L’enquêteur a mentionné ne pas croire sa version des faits puisque celle-ci n’explique pas les blessures du bébé.

« Plus ça avance, après avoir parlé au docteur Thibault, plus je suis convaincue qu’un geste infligé a été commis », a affirmé la lieutenante Chantale Gamache lors de son témoignage après la présentation de la vidéo mardi en après-midi.

Recherches sur Internet

Une perquisition au domicile de l'accusée avait aussi été menée à la suite de son arrestation. Deux téléphones cellulaires et un ordinateur portable avaient été saisis.

Dans l’interrogatoire, Mme Pelletier a admis avoir fait plusieurs recherches sur Internet pour en savoir plus sur les commotions cérébrales.

On a ensuite demandé à Mme Pelletier d'expliquer des messages textes qu’elle a envoyés après les deux chutes, notamment concernant de faux symptômes de gastro-entérite dans sa garderie.

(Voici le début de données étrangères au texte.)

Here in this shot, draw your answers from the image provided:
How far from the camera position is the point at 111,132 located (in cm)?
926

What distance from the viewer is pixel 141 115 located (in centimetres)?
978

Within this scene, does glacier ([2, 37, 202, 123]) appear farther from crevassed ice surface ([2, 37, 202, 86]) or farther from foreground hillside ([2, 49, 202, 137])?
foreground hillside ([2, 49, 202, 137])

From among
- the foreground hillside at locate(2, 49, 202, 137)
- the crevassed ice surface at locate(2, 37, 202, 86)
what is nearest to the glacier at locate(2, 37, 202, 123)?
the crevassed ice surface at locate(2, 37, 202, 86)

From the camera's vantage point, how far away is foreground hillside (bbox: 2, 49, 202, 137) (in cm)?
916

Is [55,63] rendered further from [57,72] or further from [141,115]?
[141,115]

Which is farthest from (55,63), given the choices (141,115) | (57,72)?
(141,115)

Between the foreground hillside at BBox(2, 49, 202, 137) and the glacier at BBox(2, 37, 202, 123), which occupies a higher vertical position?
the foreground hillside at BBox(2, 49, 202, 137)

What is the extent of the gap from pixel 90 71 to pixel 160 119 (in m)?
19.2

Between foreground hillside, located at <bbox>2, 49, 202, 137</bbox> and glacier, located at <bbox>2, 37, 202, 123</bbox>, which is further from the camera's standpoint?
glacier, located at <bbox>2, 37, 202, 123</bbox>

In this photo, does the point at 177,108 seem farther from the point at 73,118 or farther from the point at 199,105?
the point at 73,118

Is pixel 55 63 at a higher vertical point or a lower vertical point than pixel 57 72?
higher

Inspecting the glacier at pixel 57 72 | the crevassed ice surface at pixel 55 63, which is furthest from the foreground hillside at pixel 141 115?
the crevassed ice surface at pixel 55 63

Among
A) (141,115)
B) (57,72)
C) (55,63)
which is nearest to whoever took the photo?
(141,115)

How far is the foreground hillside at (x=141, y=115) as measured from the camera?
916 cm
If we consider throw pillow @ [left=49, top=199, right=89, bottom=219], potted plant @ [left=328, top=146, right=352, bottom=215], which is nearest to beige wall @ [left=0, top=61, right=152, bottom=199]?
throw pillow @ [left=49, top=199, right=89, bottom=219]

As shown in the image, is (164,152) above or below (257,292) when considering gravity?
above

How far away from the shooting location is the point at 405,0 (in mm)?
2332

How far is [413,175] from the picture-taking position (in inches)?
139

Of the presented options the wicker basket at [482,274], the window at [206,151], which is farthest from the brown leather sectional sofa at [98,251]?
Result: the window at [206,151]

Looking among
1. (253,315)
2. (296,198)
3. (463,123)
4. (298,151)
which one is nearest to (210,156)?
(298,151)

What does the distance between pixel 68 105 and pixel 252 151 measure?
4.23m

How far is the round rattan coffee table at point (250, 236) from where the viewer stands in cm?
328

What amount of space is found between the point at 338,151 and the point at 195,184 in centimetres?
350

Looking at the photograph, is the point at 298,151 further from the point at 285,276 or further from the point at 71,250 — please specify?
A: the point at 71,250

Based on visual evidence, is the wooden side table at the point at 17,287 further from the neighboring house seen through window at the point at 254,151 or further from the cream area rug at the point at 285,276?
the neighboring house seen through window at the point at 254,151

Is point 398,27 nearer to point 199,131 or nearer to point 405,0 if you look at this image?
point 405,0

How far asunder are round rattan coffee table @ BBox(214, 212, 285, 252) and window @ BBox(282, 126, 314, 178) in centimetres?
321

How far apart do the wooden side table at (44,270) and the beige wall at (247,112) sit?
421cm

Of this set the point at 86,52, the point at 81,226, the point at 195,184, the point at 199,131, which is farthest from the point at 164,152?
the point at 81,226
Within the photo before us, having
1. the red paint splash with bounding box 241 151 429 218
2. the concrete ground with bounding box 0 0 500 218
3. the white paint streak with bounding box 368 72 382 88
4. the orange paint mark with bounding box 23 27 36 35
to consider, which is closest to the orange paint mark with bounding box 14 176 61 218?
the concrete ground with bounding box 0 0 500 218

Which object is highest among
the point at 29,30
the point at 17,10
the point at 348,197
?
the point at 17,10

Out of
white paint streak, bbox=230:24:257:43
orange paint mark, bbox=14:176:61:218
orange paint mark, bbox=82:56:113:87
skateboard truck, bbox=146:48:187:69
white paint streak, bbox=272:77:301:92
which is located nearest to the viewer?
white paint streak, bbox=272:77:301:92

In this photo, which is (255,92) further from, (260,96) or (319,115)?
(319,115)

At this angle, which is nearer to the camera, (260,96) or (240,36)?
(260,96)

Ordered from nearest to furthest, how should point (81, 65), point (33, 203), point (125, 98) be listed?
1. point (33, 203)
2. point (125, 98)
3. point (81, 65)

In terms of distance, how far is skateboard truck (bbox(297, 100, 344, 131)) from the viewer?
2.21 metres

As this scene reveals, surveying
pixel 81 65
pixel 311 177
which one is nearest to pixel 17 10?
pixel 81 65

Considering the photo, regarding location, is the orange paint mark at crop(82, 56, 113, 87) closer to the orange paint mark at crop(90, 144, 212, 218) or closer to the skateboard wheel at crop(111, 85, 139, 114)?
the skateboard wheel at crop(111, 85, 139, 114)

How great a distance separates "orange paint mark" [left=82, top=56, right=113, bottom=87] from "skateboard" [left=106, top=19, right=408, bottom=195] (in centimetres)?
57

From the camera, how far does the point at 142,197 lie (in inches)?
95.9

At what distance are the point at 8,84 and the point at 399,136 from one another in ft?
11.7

Cet événement aurait été inventé pour justifier les vomissements de la victime, a affirmé l’enquêteur.

L’accusée s'était alors refermée sur elle-même et était demeurée silencieuse un long moment.

Les questions se sont accumulées et l’accusée est restée silencieuse de longues minutes avant de céder.

Elizabeth Pelletier est en liberté sous conditions pendant le processus judiciaire.